Cette deuxième journée de festival - toujours les pieds dans la boue, mais la tête au soleil - semble d'ailleurs tourner autour du Parisien d'adoption. C'est lui, par exemple, qui remit aux Fratellis leur prix de la révélation de l'année lors des Brit Awards. Ces mêmes Fratellis qui ont ouvert la journée sous le signe de la bonne humeur et des tubes (potentiels ou avérés) à gogo. Si le pop-rock musclé et vaguement glam du trio de Glasgow ne pisse pas très loin, au moins pisse-t-il droit, et en plein dans le mille...

Pour rester en Ecosse, mais aux antipodes du bon esprit des faux frangins, les vrais frères Reid montrent, alors que le soleil se couche, ce que signifie The Power Of Negative Thinking, pour reprendre le titre de leur prochain coffret de faces B. Disparu depuis près d'une décennie pour cause de brouille fraternelle, The Jesus & Mary Chain ne manque pas son retour. William, quelque peu bouffi par le bourbon, peut bien ressembler à Pedro Almodovar, il reste l'un des maîtres mondiaux du feedback vicieux. Et si Jim, lui, est désormais sobre, son regard de psychopathe donne encore le frisson. Lorsqu'il fusille du regard son aîné, qui a le malheur de vaguement rater une intro, on craint que les vieux démons ne resurgissent, et que tout finisse en chaos... Sauf que ce petit rituel se déroule désormais à chaque concert, histoire de jouer avec les appréhensions des spectateurs. Rien de feint, en revanche, dans l'excitation sans faille que délivre toujours JAMC. En une heure, tout ce qu'on peut aimer dans le rock est organiquement synthétisé : les pures mélodies des Beach Boys et la grandeur sonique de Spector passés au vitriol du bruit blanc, et décapés au cynisme distancié.

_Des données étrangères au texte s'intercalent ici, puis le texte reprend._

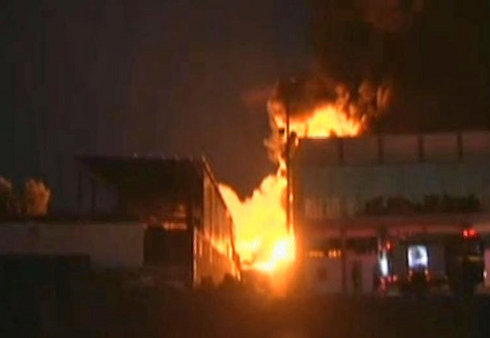 Sderot factory ablaze after a direct hit from a Gaza rocket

Les CSS, à peine sorties de scène, ont filé ventre à terre pour traverser tout la longueur de l'enceinte, et perdre le moins possible de cette magistrale leçon de rock'n'roll, vites rejointes par Jarvis - qui n'a pas manqué de programmer JAMC au Meltdown festival londonien, au moins de juin. Comme quoi, décidément, tout se rejoint en ce samedi.

Ou presque. Car Tool, c'est un autre monde. Rien que son dispositif scénique laisse pantois : la scène apparaît quasiment comme vide, les musiciens étant exilés sur les côtés, et le chanteur Maynard James Keenan n'apparaissant qu'en ombre chinoise au fond du plateau. Ce sont donc les visuels quasi psychédéliques et surtout les vidéos cauchemardesques réalisées par le guitariste Adam Jones - à faire passer Eraserhead pour les Bisounours - qui assurent le "spectacle", tandis que l'on est martelé par le metal le plus torturé qui soit, à moins que ce ne soit le prog-rock le plus violent. Une expérience à vivre au moins une fois - et plus, si affinités.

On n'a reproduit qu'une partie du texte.